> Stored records
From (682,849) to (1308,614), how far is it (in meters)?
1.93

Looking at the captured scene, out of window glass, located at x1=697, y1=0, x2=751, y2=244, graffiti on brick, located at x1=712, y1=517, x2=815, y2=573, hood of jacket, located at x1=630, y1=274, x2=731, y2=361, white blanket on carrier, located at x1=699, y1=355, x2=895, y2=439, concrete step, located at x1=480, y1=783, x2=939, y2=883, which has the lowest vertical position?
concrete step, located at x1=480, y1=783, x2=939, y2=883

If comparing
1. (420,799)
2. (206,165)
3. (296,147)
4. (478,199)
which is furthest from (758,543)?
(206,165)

--

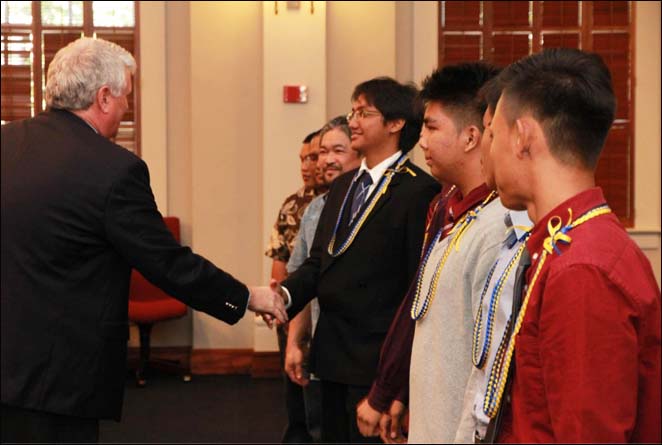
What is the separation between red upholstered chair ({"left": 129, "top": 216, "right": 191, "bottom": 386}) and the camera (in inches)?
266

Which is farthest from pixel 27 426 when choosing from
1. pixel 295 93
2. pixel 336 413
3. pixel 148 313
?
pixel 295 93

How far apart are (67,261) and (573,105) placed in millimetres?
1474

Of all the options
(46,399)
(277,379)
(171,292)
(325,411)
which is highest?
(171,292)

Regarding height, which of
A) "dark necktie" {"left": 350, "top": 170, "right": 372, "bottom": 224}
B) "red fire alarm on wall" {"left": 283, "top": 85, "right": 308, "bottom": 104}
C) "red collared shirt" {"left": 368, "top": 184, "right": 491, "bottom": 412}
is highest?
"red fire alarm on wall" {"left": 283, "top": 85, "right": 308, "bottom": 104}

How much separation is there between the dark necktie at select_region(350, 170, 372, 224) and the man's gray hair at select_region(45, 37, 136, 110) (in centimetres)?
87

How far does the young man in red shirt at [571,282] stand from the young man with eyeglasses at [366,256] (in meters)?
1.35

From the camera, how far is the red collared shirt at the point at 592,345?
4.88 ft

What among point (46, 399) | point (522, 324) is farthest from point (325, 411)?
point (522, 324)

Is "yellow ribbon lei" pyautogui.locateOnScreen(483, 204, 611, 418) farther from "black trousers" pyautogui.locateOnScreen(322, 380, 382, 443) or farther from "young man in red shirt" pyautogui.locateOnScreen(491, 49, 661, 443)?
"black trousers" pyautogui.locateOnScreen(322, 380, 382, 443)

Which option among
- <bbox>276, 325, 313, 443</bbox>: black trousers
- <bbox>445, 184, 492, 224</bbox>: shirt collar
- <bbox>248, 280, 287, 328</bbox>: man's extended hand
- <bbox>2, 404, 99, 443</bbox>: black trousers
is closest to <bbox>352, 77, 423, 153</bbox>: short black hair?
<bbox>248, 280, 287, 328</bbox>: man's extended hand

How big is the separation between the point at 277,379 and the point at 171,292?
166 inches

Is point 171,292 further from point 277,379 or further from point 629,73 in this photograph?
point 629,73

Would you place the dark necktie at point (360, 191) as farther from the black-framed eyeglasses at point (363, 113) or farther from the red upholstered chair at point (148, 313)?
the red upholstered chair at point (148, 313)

--

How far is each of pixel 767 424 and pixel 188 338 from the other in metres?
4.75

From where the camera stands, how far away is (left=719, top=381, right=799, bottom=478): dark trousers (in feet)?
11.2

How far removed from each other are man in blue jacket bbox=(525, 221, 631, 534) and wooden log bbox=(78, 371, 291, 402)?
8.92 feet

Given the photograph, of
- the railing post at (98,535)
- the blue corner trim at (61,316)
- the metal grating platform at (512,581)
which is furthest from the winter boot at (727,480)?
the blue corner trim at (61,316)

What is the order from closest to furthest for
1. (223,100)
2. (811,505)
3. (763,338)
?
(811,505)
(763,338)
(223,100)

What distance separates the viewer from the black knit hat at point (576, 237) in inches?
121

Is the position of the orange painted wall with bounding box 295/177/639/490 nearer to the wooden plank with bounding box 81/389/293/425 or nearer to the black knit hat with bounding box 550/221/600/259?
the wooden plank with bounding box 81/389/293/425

> Problem statement
Report each line of the items above that contains the word "eyeglasses", copying every such line in full.

> Solution to this task
How far does the young man in red shirt at [571,282] stand from the young man with eyeglasses at [366,256] (in meters)?
Would you place the dark necktie at point (360, 191) as farther from the black-framed eyeglasses at point (363, 113) or farther from the red upholstered chair at point (148, 313)?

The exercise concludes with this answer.